"Oltion-PyramidHoax" - читать интересную книгу автора (Oltion Jerry)

David winced. "Straight at it? You know how close we'd have to get before the
navcom could get a fix on the pattern?"

Muriel tipped the plane over in a slow barrel roll. "Hey, you forget who's
flying this thing. We can do it."

David looked out at the pyramid doing its pirouette around them. Shaking his
head, he said, "The things I do for the space program."

The next night came far too quickly. They arrived back at base from their first
night just in time to take off for the next day's mapping flight over Xanthe, so
they were pumping stimulants most of the day just to stay awake. On top of that,
David had to spend most of his time in the cramped equipment bays in the wings
to either side of the cabin, hooking the uplink motor to the spectrometer laser
and patching the navigation computer into the system.

They landed at their base camp just before nightfall and made a show of getting
ready early for bed, then as soon as they'd shut off the lights they jumped up
and snuck out of the dome like teenagers heading to a party. Muriel flew at top
speed toward Cydonia while David recalled the photos of the lines they'd drawn
the night before and fed them into the navcom's pattern recognition buffer.
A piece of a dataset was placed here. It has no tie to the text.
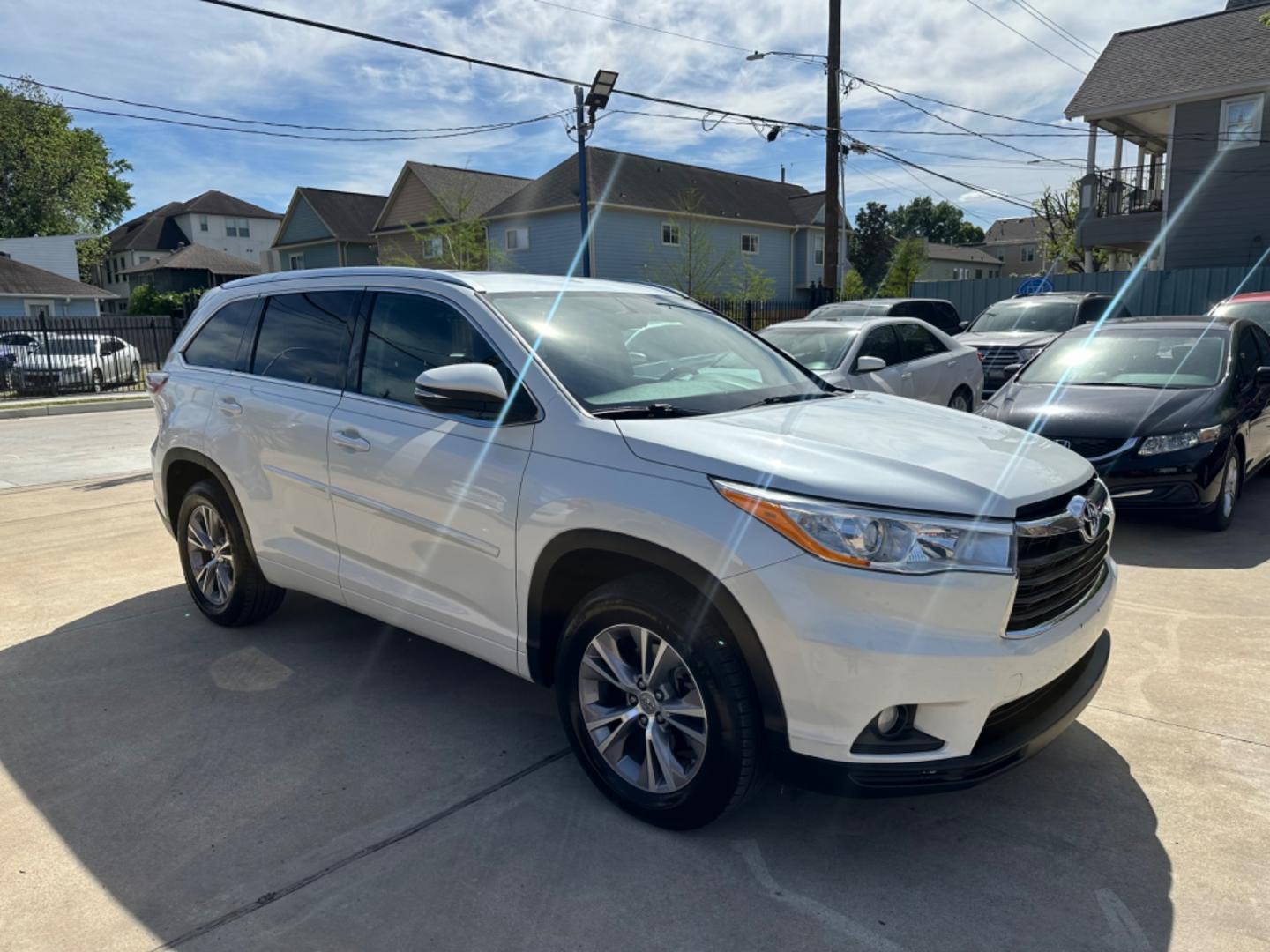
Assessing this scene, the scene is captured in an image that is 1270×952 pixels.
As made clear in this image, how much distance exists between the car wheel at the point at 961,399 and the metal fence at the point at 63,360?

"All right," Muriel said when the first triangular peak slid up over the
horizon. "Lock onto the west side of number one; we might as well make our first
run count."

"Ready here," David replied.

Muriel slowed the plane to just above stall speed--still almost the speed of
sound -- and lined it up so they were flying directly toward the pyramid. They
watched it grow larger and larger, waiting nervously for the navcom to recognize
it and lock on.

"Come on," David pleaded. "Find the son of a bitch!"
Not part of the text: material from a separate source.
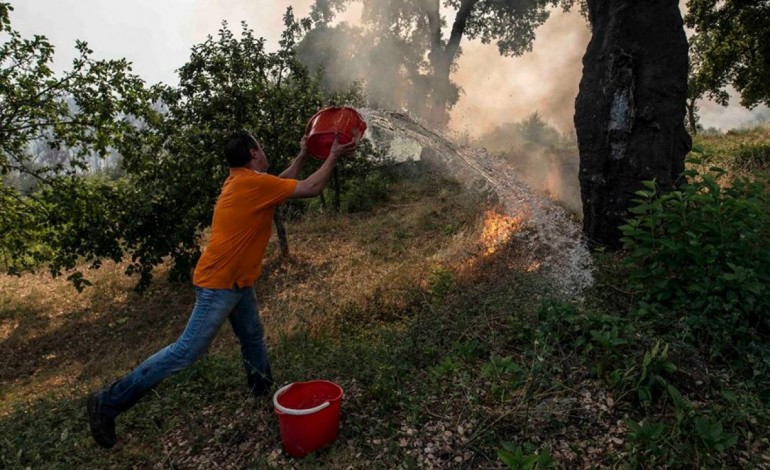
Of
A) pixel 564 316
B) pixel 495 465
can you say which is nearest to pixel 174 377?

The wall eclipsed nearly half the sky before Muriel banked hard to the left and
pulled back on the stick, shoving the throttles forward at the same time to keep
them from stalling out. The pyramid slid past only meters below.

"Why didn't it lock on?" she asked.

David was still staring straight ahead. "Because there weren't any lines there
for it to lock onto," he replied softly.

"What? There had to be. We marked every side of every damned pyramid in Cydonia
last night."

He looked over at her. "Well we must have missed this one, because I guarantee
you, I'd have seen a paper cut if there'd been one."